FASTK icon indicating copy to clipboard operation
FASTK copied to clipboard

Non derterministic segfault and miscs

Open Sebastien-Raguideau opened this issue 3 years ago • 2 comments

Hello,

Thanks for FastK, it is truly useful.

I'm looking at kmer coverage of contigs of a small assembly. It means that if I want to get kmer coverage/histogram for each single contig I need to create 1 fasta file per contig and apply FastK to it. It is quite involved. I do trivial parallelisation over all files. My pipeline stop randomly as a consequence of a segfault on random contigs. Running incriminated step by itself outside of the pipeline does not allow to reproduce the issue. Restarting the pipeline from scratch does make it segfault again but not on the same files. My intuition is that there might be an issue with multiple FastK instance writing in the same temporary folder? Here is an example of error message: /bin/bash: line 1: 193787 Segmentation fault (core dumped) FastK -t1 -T2 seqs/folder43/contig_12.fa -P'seqs/folder43'

I am having another similar problem with random segfault.

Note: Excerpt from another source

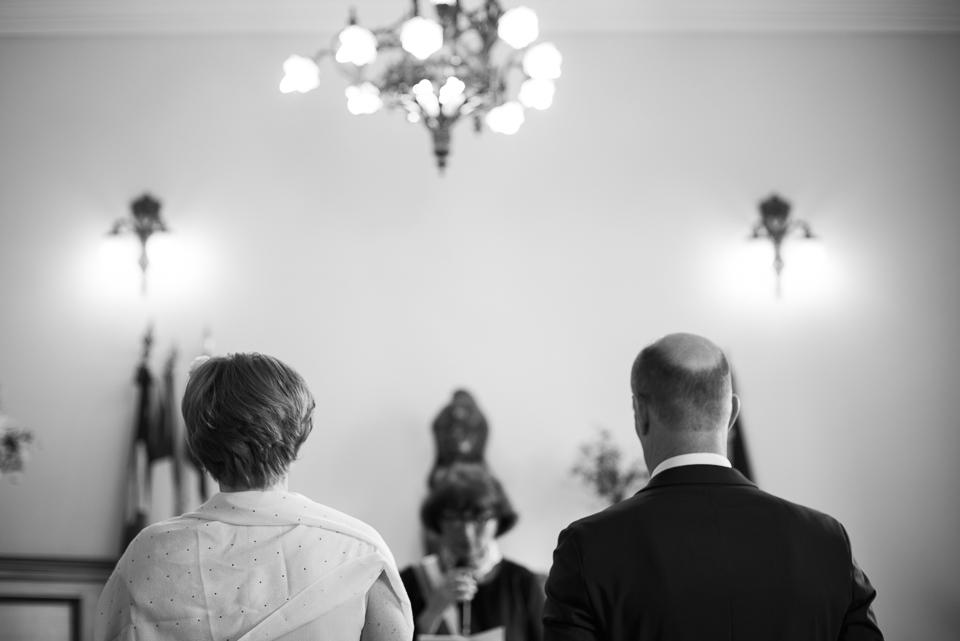 Mariage à Viroflay : mariés de dos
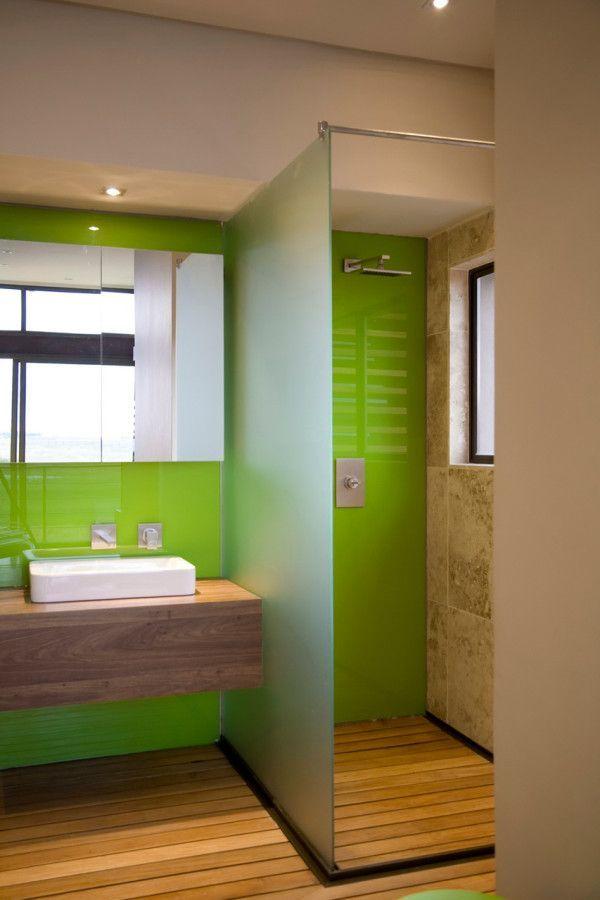 Baño color verde y madera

This time with Logex with Logex -H 'result=A&.B' sample.ktab contigs.ktab In all examples I've looked at, segfault happened when contigs.ktab was empty (well formed table with 0 kmer). Though running the same command line outside of the pipeline works without issue and indeed produce a working .hist file (even though with no kmer). This second issue is less problematic in the sense that I can just pre-filter for empty contigs.ktab.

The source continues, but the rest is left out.